A los pocos momentos de entrar, me hicieron sentarme ...
En este momento de su narración, Schehrazada vio aparecer la mañana, y se calló discretamente.
Cuando llegó la noche siguiente ...
Ella dijo:
He llegado a saber, ¡oh rey afortunado!, que el mercader prosiguió así su historia al corredor copto de El Cairo, el cual se la contaba
al sultán de aquella ciudad de la China:
Vi que se me acercaba la joven, adornada con perlas y pedrería, luminosa la cara y asesinos los negros ojos. Me sonrió, me tomó entre sus brazos, y me estrechó contra ella. Enseguida juntó sus labios con
los míos, y yo hice lo propio. Y ella me dijo: ¿Es cierto que te tengo
aquí, o es un sueño?
Yo respondí: ¡Soy tu esclavo!
Y ella dijo: ¡Hoy es un día de bendición! ¡Por Alá! ¡Ya no vivía, ni podía disfrutar comiendo y bebiendo!
Yo contesté: Y yo igualmente.
Luego nos sentamos, y yo, confundido por aquel modo de recibirme, no levantaba la cabeza.
Pero pusieron el mantel y nos presentaron platos exquisitos: carnes asadas, pollos rellenos y pasteles de todas clases. Y ambos comimos
hasta saciarnos, y ella me ponía los manjares en la boca, invitándome
cada vez con dulces palabras y miradas insinuantes.

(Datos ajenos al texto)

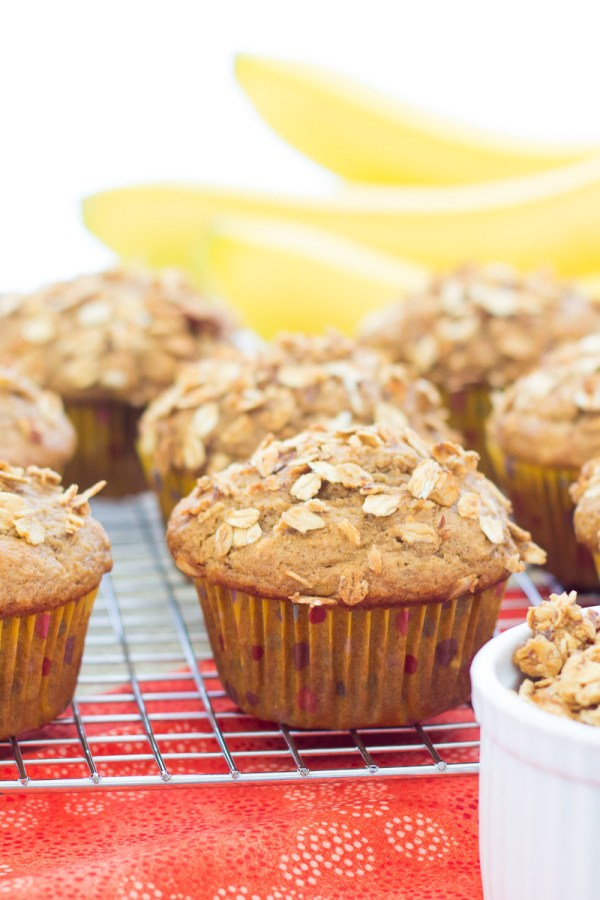 Side view of a muffin with crunchy granola on top and bananas in the background.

Después me presentaron el jarro y la palangana de cobre, y me lavé las manos, y ella también, y nos perfumamos con agua de rosas y almizcle, y nos sentamos para departir.
Entonces ella empezó a contarme sus penas, y yo hice lo mismo.
Y con esto me enamoré todavía más. Y enseguida empezamos con
mimos y juegos. Pero no sería de ninguna utilidad detallarlos. Y lo
demás, con sus pormenores, pertenece al misterio.
A la mañana siguiente me levanté, puse disimuladamente debajo
de la almohada el bolsillo con los cincuenta dinares de oro, me despedí
de la joven y me dispuse a salir. Pero ella se echó a llorar, y me
dijo: ¡Oh dueño mío! ¿Cuándo volveré a ver tu hermoso rostro?
Y yo le dije: Volveré esta misma noche.
Y al salir encontré a la puerta el borrico que me condujo la víspera; y allí estaba también el burrero esperándome. Monté en el burro,
llegué al khan Serur, donde hube de apearme, y dando medio dinar de oro al burrero, le dije: Vuelve aquí al anochecer.
Y me contestó: Tus órdenes están sobre mi cabeza.
Entré entonces en el khan y almorcé. Después salí para recoger de casa de los mercaderes el importe de mis géneros. Cobré las cantidades, regresé a casa, dispuse que preparasen un camero asado, compré dulces, y llamé a un mandadero al cual di las señas de la casa de la joven, pagándole por adelantado y ordenándole que llevara todas aquellas cosas. Y yo seguí ocupado en mis negocios hasta la noche, y cuando vino a buscarme el burrero, cogí cincuenta dinares de oro, que guardé en un pañuelo, y salí.
Al entrar en la casa pude ver que todo lo habían limpiado, lavado el suelo, brillante la batería de cocina, preparados los candelabros, encendidos los faroles, prontos los manjares y escanciados los vinos y demás bebidas. Y ella, al verme, se echó en mis brazos, y acariciándome me dijo: ¡Por Alá! ¡Cuanto te deseo!
Y después nos pusimos a comer avellanas y nueces hasta media noche. En la mañana me levanté, puse los cincuenta dinares de oro en el sitio de costumbre, y me fui.
Monté en el borrico, me dirigí al khan, y allí estuve durmiendo.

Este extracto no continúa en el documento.